**TASK OBJECTIVE**
From the material below, extract every line that contains the string "http".

[Stored data entries]
□ □ □ □

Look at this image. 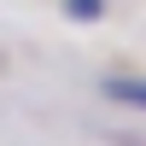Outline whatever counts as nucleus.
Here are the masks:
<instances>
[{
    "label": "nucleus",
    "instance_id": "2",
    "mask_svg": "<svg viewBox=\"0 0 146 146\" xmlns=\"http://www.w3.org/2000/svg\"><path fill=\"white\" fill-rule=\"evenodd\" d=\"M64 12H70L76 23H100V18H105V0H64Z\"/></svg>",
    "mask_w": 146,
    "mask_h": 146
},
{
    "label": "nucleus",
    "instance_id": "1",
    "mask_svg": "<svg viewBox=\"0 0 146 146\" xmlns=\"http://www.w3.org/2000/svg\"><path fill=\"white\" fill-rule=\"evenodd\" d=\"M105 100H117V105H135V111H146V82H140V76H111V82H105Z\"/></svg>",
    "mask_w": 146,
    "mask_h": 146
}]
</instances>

□ □ □ □

**EXERCISE RESPONSE**
    "mask_svg": "<svg viewBox=\"0 0 146 146\" xmlns=\"http://www.w3.org/2000/svg\"><path fill=\"white\" fill-rule=\"evenodd\" d=\"M64 12H70L76 23H100V18H105V0H64Z\"/></svg>",
    "mask_svg": "<svg viewBox=\"0 0 146 146\" xmlns=\"http://www.w3.org/2000/svg\"><path fill=\"white\" fill-rule=\"evenodd\" d=\"M105 100H117V105H135V111H146V82H140V76H111V82H105Z\"/></svg>",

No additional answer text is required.